Material provided:
== == ==
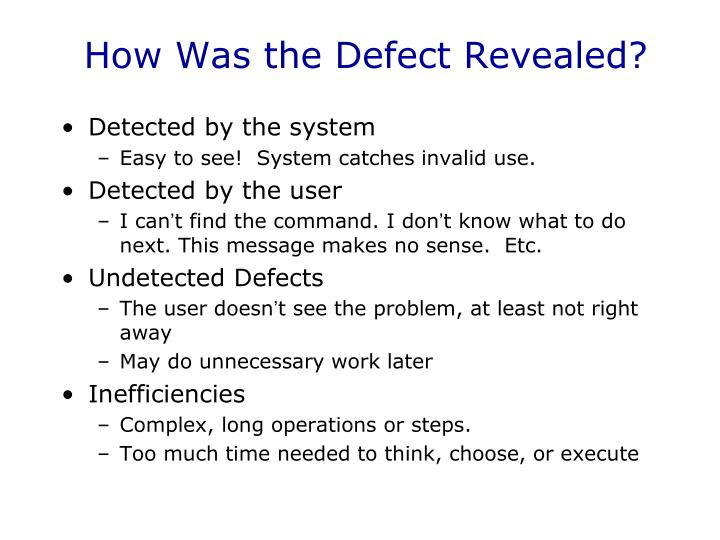 How Was the Defect Revealed?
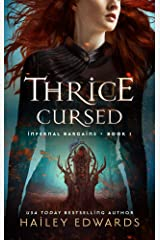 Thrice Cursed (Infernal Bargains Book 1) Kindle Edition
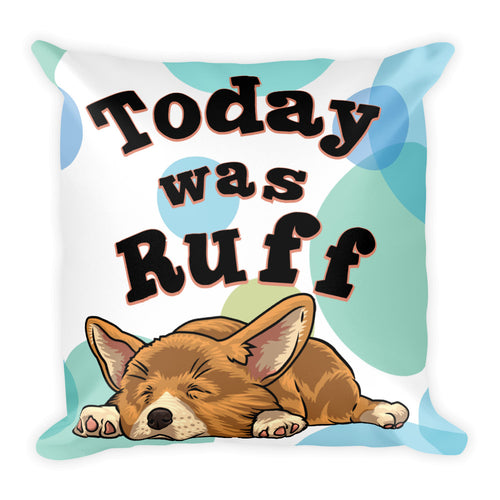 Today was Ruff - Square Pillow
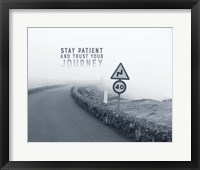 Framed Stay Patient And Trust Your Journey - Foggy Road Grayscale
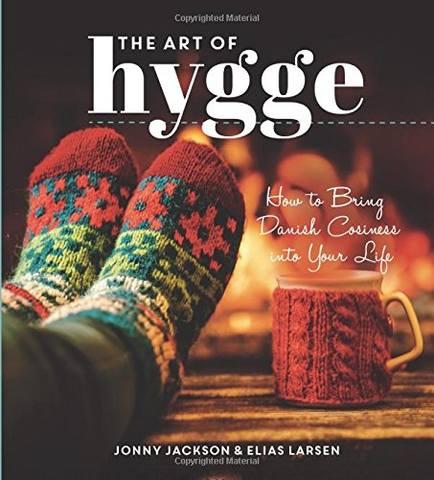 Обложка книги Jackson J., Larsen E. / Джексон Дж., Ларсен Э. - The Art of Hygge: How to Bring Danish Cosiness Into Your Life / Искусство хюгге: Как привнести датский уют в вашу жизнь [2016, PDF, ENG]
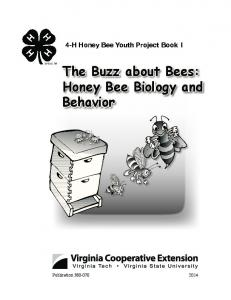 The Buzz about Bees: Honey Bee Biology and Behavior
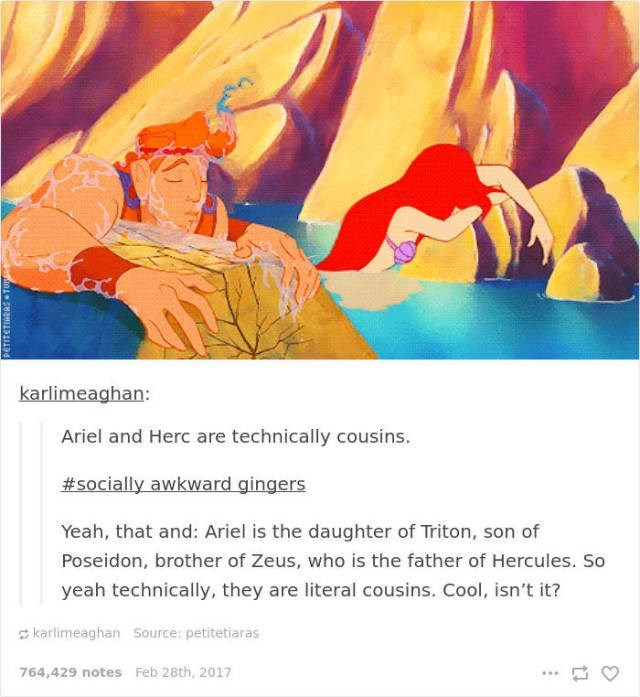 Illustration - karlimeaghan: Ariel and Herc are technically cousins. #socially awkward gingers Yeah, that and: Ariel is the daughter of Triton, son of Poseidon, brother of Zeus, who is the father of Hercules. So yeah technically, they are literal cousins. Cool, isn't it? karlimeaghan Source: petitetiaras 764,429 notes Feb 28th, 2017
== == ==
Work to be completed: Word for word, output the whole listing, but not its pictures.

Task answer:
 How Was the Defect Revealed?
 Thrice Cursed (Infernal Bargains Book 1) Kindle Edition
 Today was Ruff - Square Pillow
 Framed Stay Patient And Trust Your Journey - Foggy Road Grayscale
 Обложка книги Jackson J., Larsen E. / Джексон Дж., Ларсен Э. - The Art of Hygge: How to Bring Danish Cosiness Into Your Life / Искусство хюгге: Как привнести датский уют в вашу жизнь [2016, PDF, ENG]
 The Buzz about Bees: Honey Bee Biology and Behavior
 Illustration - karlimeaghan: Ariel and Herc are technically cousins. #socially awkward gingers Yeah, that and: Ariel is the daughter of Triton, son of Poseidon, brother of Zeus, who is the father of Hercules. So yeah technically, they are literal cousins. Cool, isn't it? karlimeaghan Source: petitetiaras 764,429 notes Feb 28th, 2017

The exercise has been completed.